(Stored items)
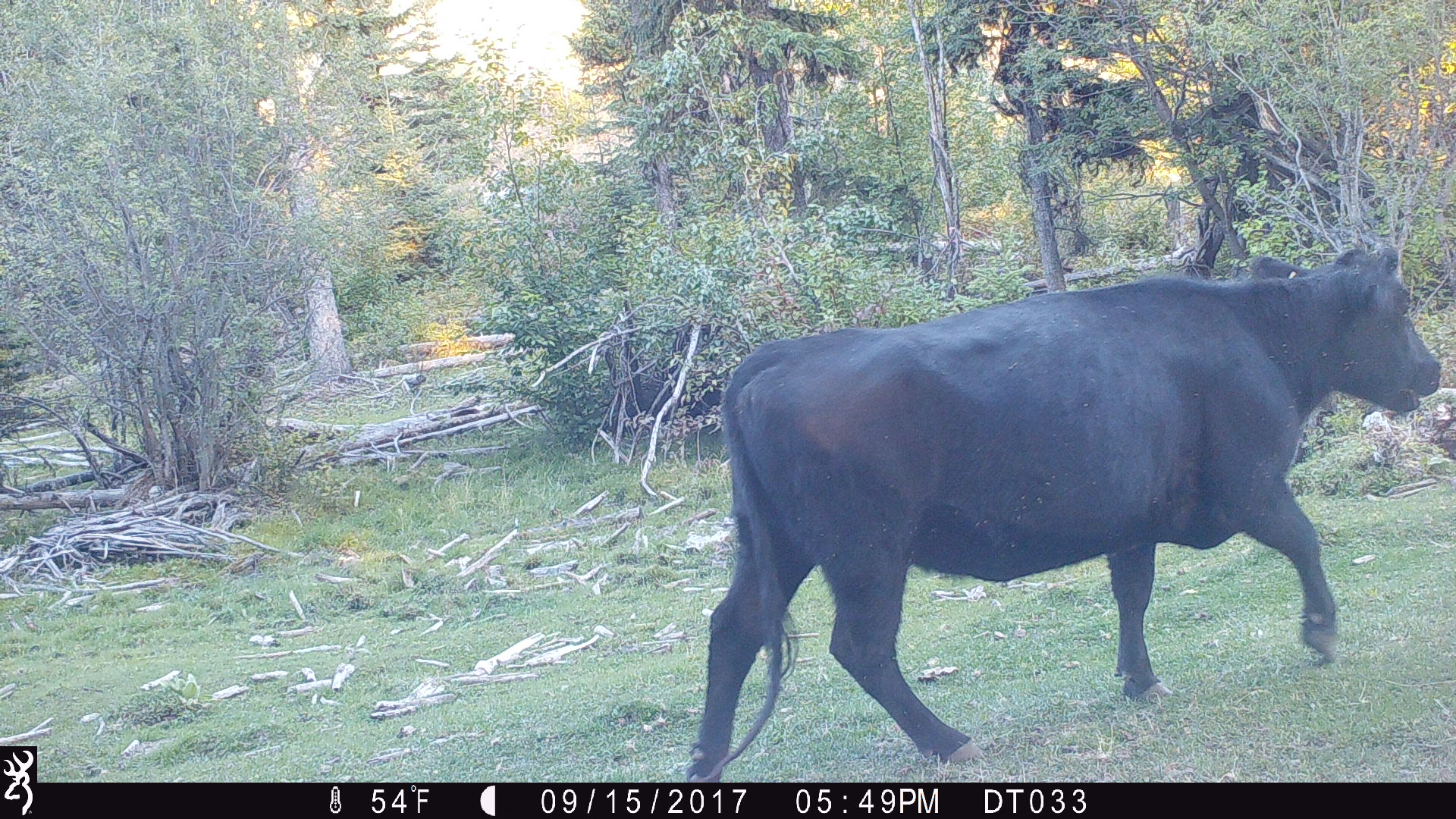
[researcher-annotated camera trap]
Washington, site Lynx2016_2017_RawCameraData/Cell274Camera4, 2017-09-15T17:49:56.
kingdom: Animalia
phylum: Chordata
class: Mammalia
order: Artiodactyla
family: Bovidae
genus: Bos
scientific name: Bos taurus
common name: domestic cattle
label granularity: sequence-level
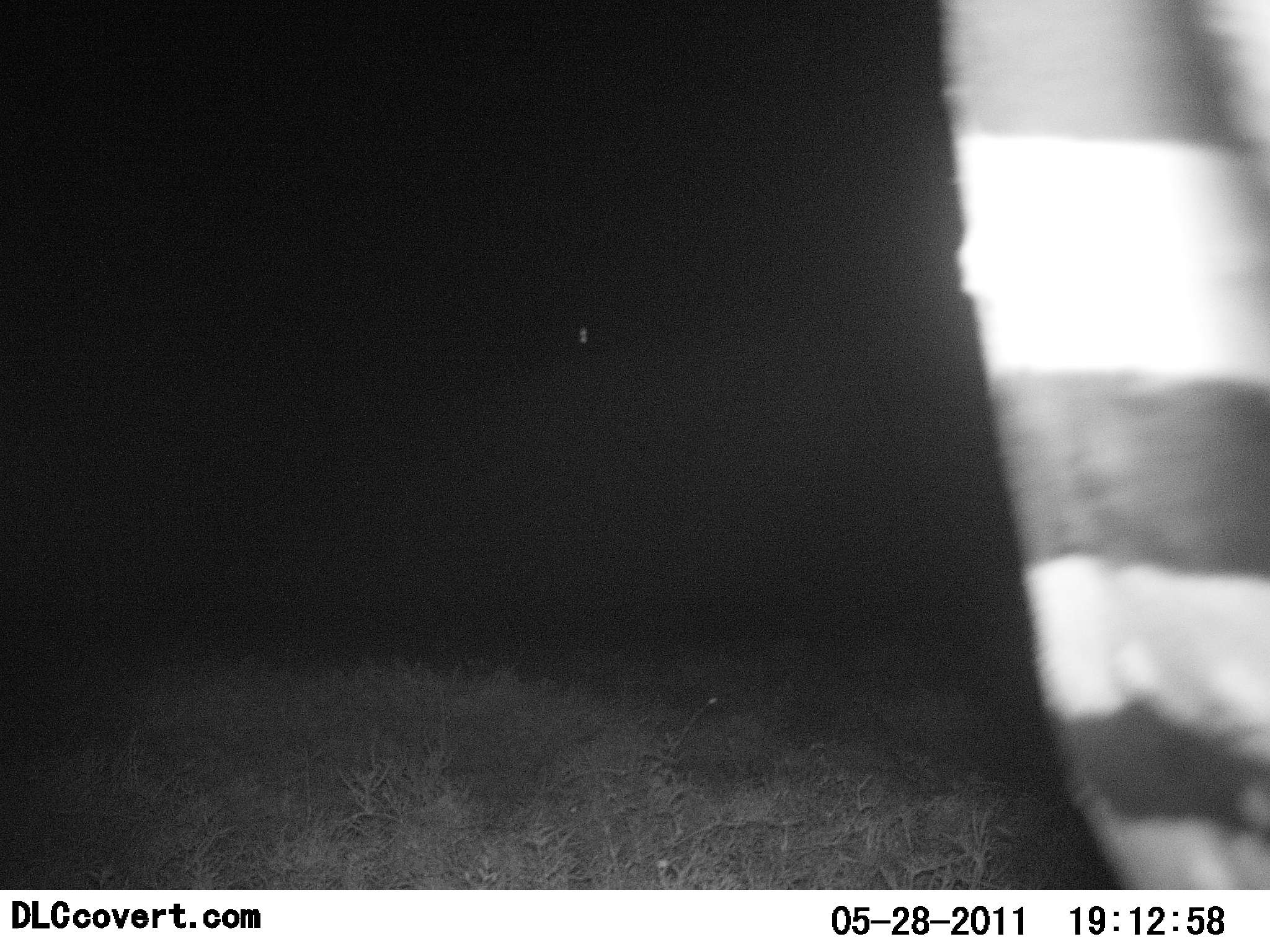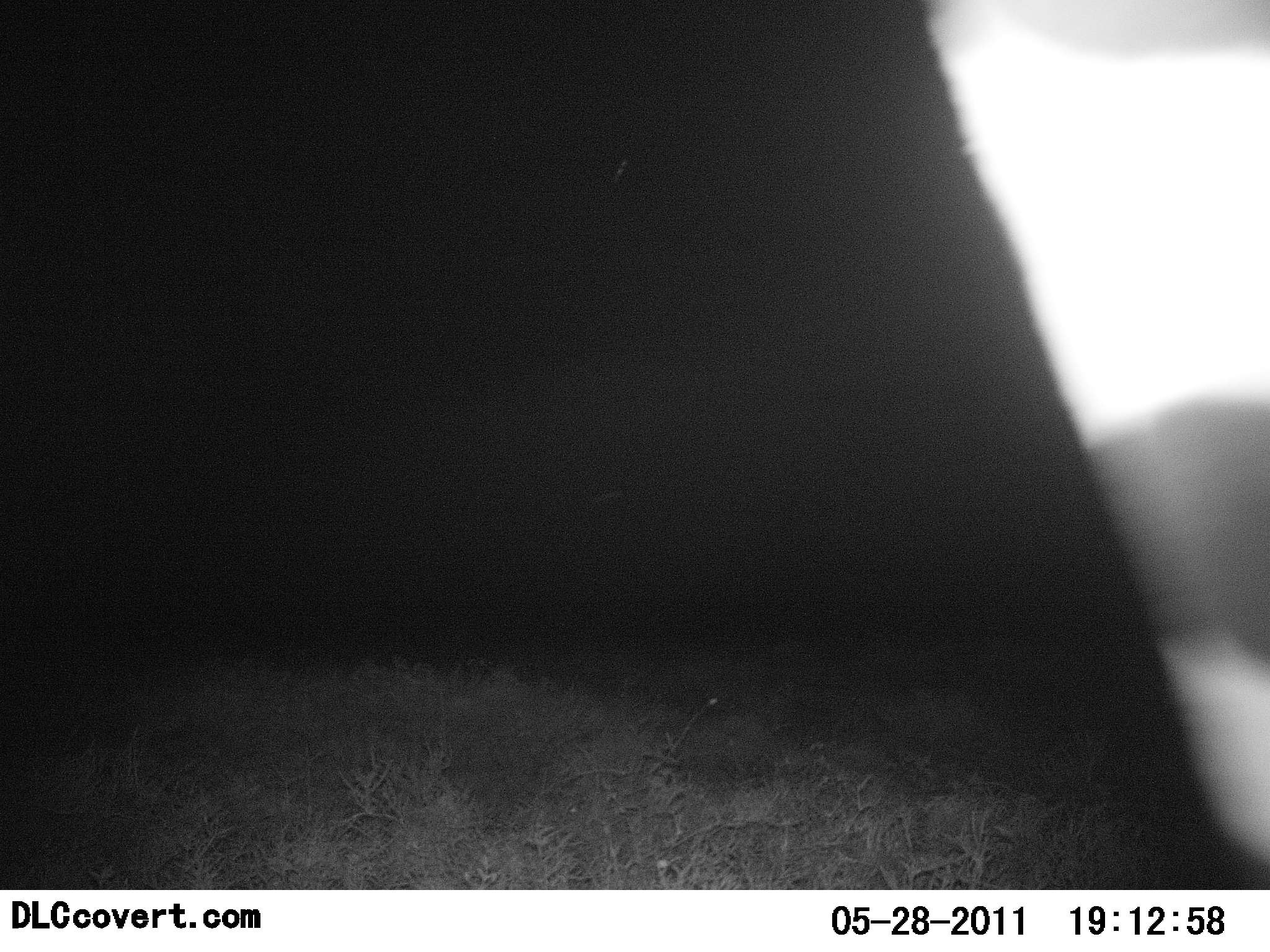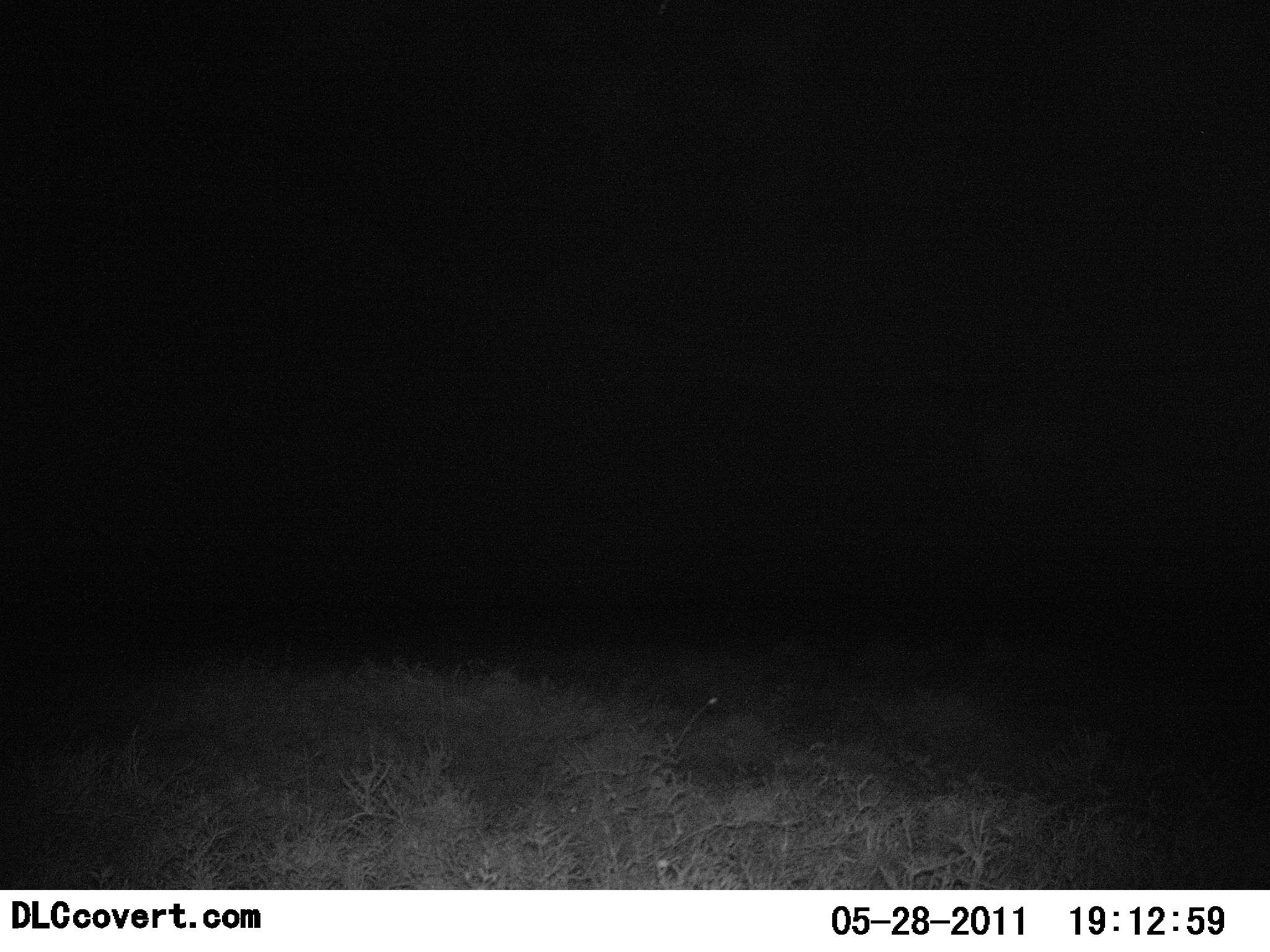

▸ **About this task**:
The result should be a precise copy of all the entries, free of pictures.

▸ **Written response**:
[researcher-annotated camera trap]
Washington, site Lynx2016_2017_RawCameraData/Cell274Camera4, 2017-09-15T17:49:56.
kingdom: Animalia
phylum: Chordata
class: Mammalia
order: Artiodactyla
family: Bovidae
genus: Bos
scientific name: Bos taurus
common name: domestic cattle
label granularity: sequence-level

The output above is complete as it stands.